Personal Loan vs. Credit Card: The Real Cost Difference
Personal loans carry 8–25% fixed APR; credit cards average 20–30% variable APR. On a $10,000 balance paid over 3 years, a personal loan at 12% costs about $1,957 in interest versus about $4,900 on a 24% APR credit card — a difference of roughly $3,000.
The Rate Landscape
| Product | Typical APR Range | Rate Type |
|---|---|---|
| Personal loan (excellent credit) | 8–12% | Fixed |
| Personal loan (good credit) | 12–18% | Fixed |
| Personal loan (fair credit) | 18–25% | Fixed |
| Credit card (average) | 20–24% | Variable |
| Credit card (store/subprime) | 26–30%+ | Variable |
Two structural differences matter beyond the numbers:
- Fixed vs. variable. Personal loan rates are locked at origination. Credit card APRs float with the prime rate and can be increased by the issuer with 45 days' notice.
- Fixed term vs. open-ended. A personal loan has a defined payoff date. A credit card on minimum payments has no end date by design.
The $10,000 Comparison Over 3 Years
Assume you need $10,000 and plan to pay it off over exactly 36 months.
Personal loan at 12% APR:
- Monthly payment: ~$332
- Total interest: ~$1,957
- Total paid: ~$11,957
Credit card at 24% APR, same $332/month payment:
- Time to pay off: ~38 months (slightly longer because early payments are eaten by higher interest)
- Total interest: ~$4,900
- Total paid: ~$14,900
Difference: ~$2,943 in interest saved with the personal loan.
At a credit card rate of 28% APR, the savings widen to over $3,800.
When a Credit Card Is Better
A credit card beats a personal loan when:
- You can pay in full within the grace period. No interest is charged if you pay the statement balance by the due date — making the effective APR 0%.
- You qualify for a 0% intro purchase APR. Some cards offer 12–18 months of 0% on new purchases. If you can pay the balance before the intro period ends, the card is free.
- The purchase is small and short-term. Personal loans often have minimums of $1,000–$2,000 and origination fees that reduce their advantage on smaller amounts.
- Rewards value offsets cost. For large purchases you'll pay off within the same month, credit card rewards (1–5% back) can add meaningful value.
When a Personal Loan Is Better
- You need more than 18 months to repay.
- You want rate certainty — no surprise APR increases.
- You are consolidating higher-rate debt.
- The purchase is large enough that the interest savings clearly exceed any origination fee.
Calculate Your Personal Loan Cost
Enter loan amount, rate, and term to see your monthly payment and total interest.
See Your Credit Card Payoff Cost
Compare the total interest cost of carrying the same amount on a credit card.
Key Takeaways
- Personal loans average 8–25% fixed APR; credit cards average 20–30% variable APR.

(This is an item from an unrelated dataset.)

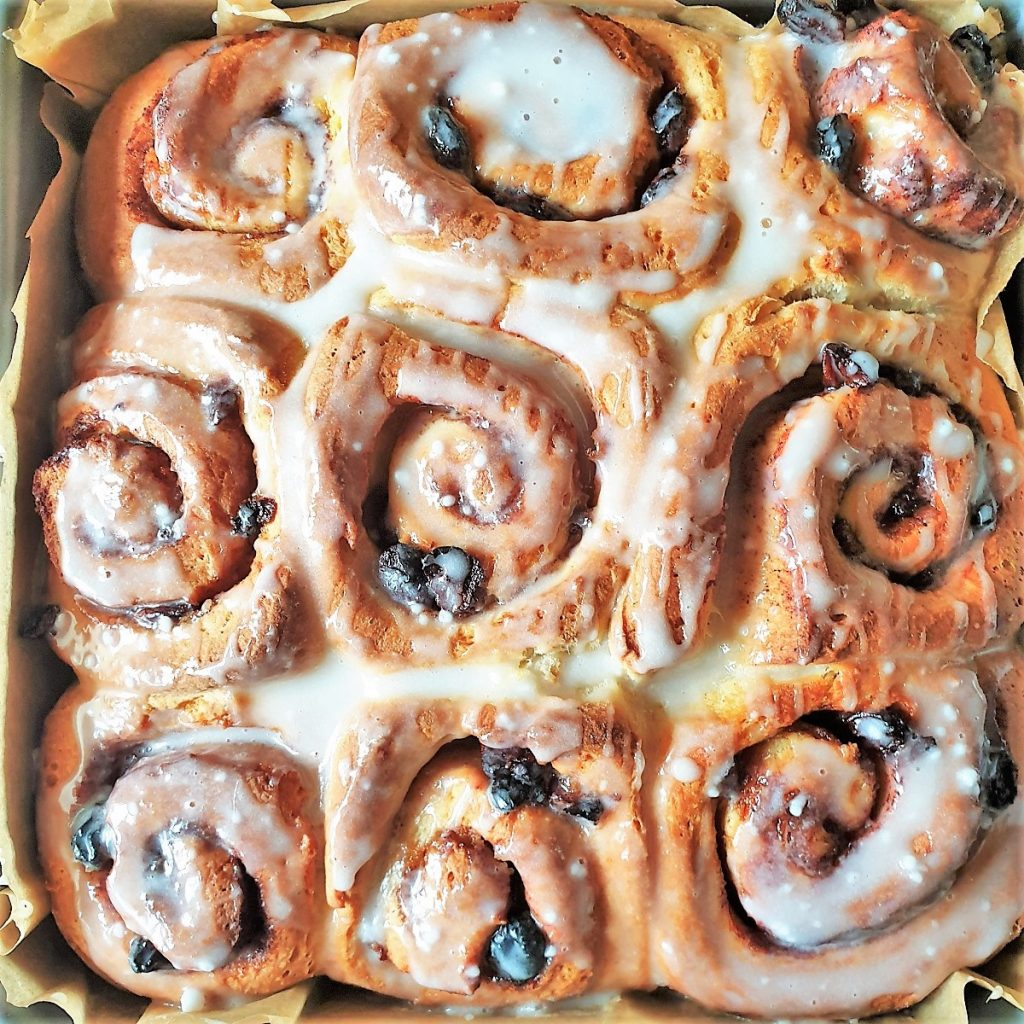 A tray of baked chelsea buns covered with glaze.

- On a $10,000 balance over 3 years, a personal loan at 12% saves roughly $3,000 in interest vs. a 24% card.
- Credit cards win when you pay in full monthly or within a 0% intro period.
- Personal loans win for any debt you need more than 18 months to repay.
- Fixed rates and fixed terms make personal loans more predictable than variable-rate credit cards.
When should I use a personal loan instead of a credit card?▾
Use a personal loan for large purchases or debt consolidation when you need more than 12–18 months to repay. The fixed rate and defined end date make total cost predictable and usually lower than carrying a credit card balance. For purchases you can pay off within the same billing cycle or within a 0% intro period, the credit card may be cheaper or free.
What is the average interest rate on a personal loan vs. a credit card?▾
Personal loan rates currently average 8–25% APR depending on credit score. Credit card rates average 20–30% APR. The gap widens for borrowers with lower credit scores, where credit cards can exceed 30% while personal loans stay in the 20–25% range. Federal Reserve G.19 data tracks these averages quarterly.